First person indicted in P2P ID theft case given 51 months

Seattle-based Gregory Kopiloff, who made security history last November by becoming the first person to be indicted on peer-2-peer (P2P) identify theft charges, has been sentences to 51 months in prison.

The case, says David Hobson, managing director of Global Secure Systems, an IT security consultancy, proves the danger that using P2P services for illegal software and media downloads now poses.

"Not only do P2P users faces the risk of prosecution by the authorities and even disconnection by their service provider under the new `three strikes' UK government proposals, but now they also stand a chance of being defrauded," he said.

According to Hobson, the fact that millions of UK Internet users are continuing to use P2P networks for file-sharing should be of great concern to company IT managers, as the three strikes proposal could see illegal file-sharers installing P2P software on their

"P2P file-sharing using BitTorrent software like Azureus and BitLord poses a serious headache for the already hard-pressed IT manager as, whilst standard P2P streams are easy to detect and lock down, savvy users are now encrypting their P2P connections to escape detection," he explained.

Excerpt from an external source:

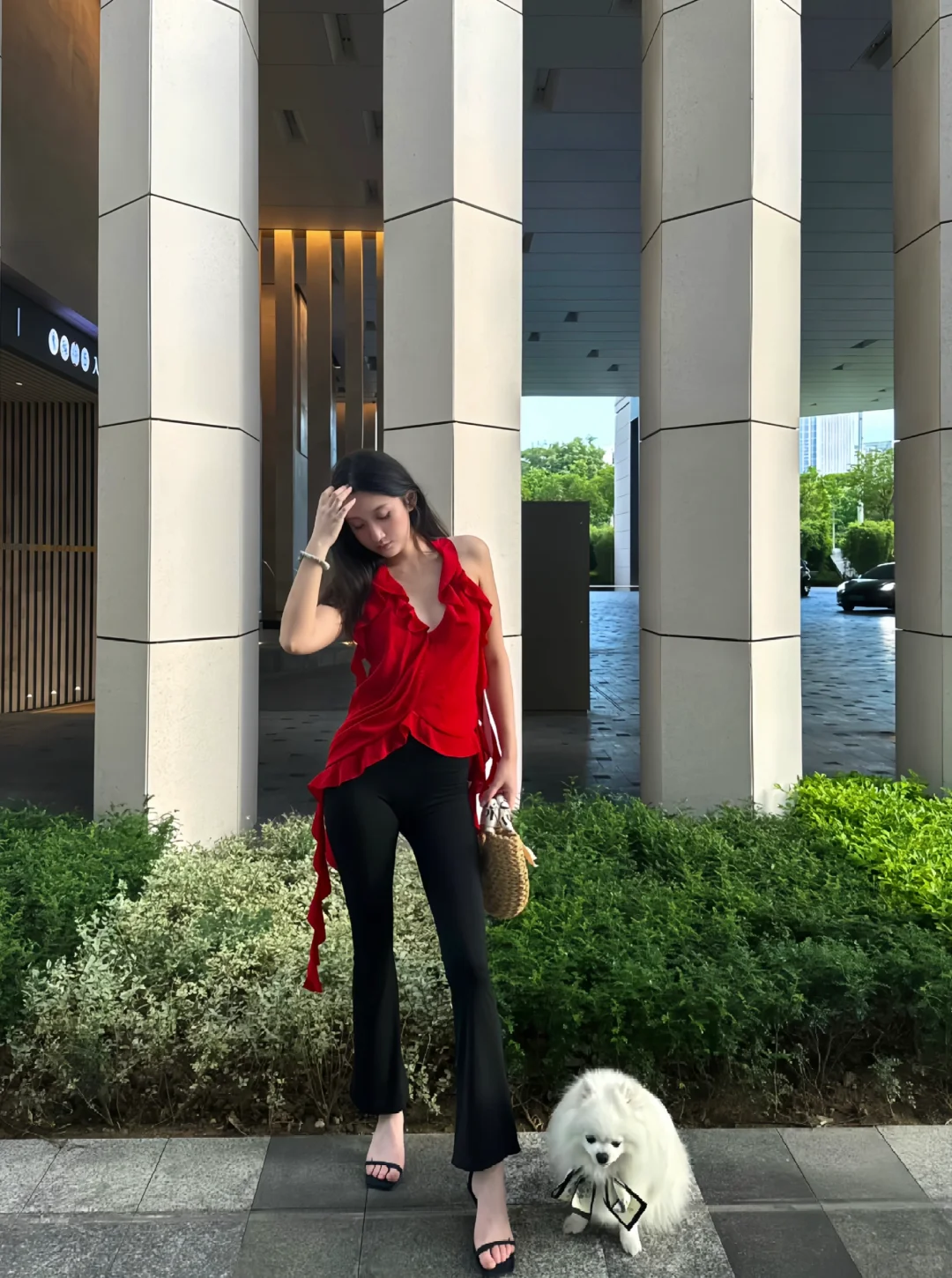 red🔴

Whilst encrypting the P2P data stream using Azureus slows down the rate of transfer, Hobson says it makes detection of the transmissions on a company network doubly difficult.

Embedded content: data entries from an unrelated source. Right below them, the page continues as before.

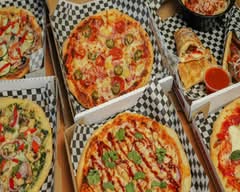 Fournos Pizzeria & Bistro (San Leandro)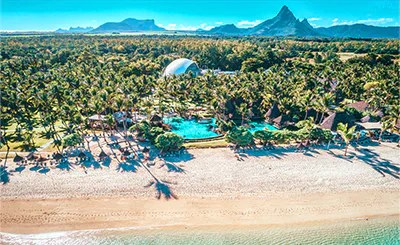 La Pirogue, A Sunlife Resort
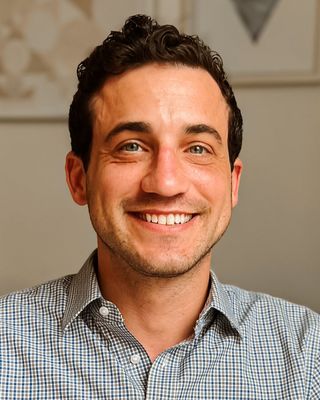 Photo of Jeff Feitelberg, Marriage & Family Therapist Associate, AMFT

"This is why we are now recommending IT security systems from the likes of AppGate, Blue Coat Systems and Lumension to help companies of all sizes discover what's really moving around their networks," he said.

"With this new threat of P2P-enabled fraud, the message is clear - IT managers must take steps to prevent any and all threats, including next-generational ones, using all the security technology at their disposal," he added.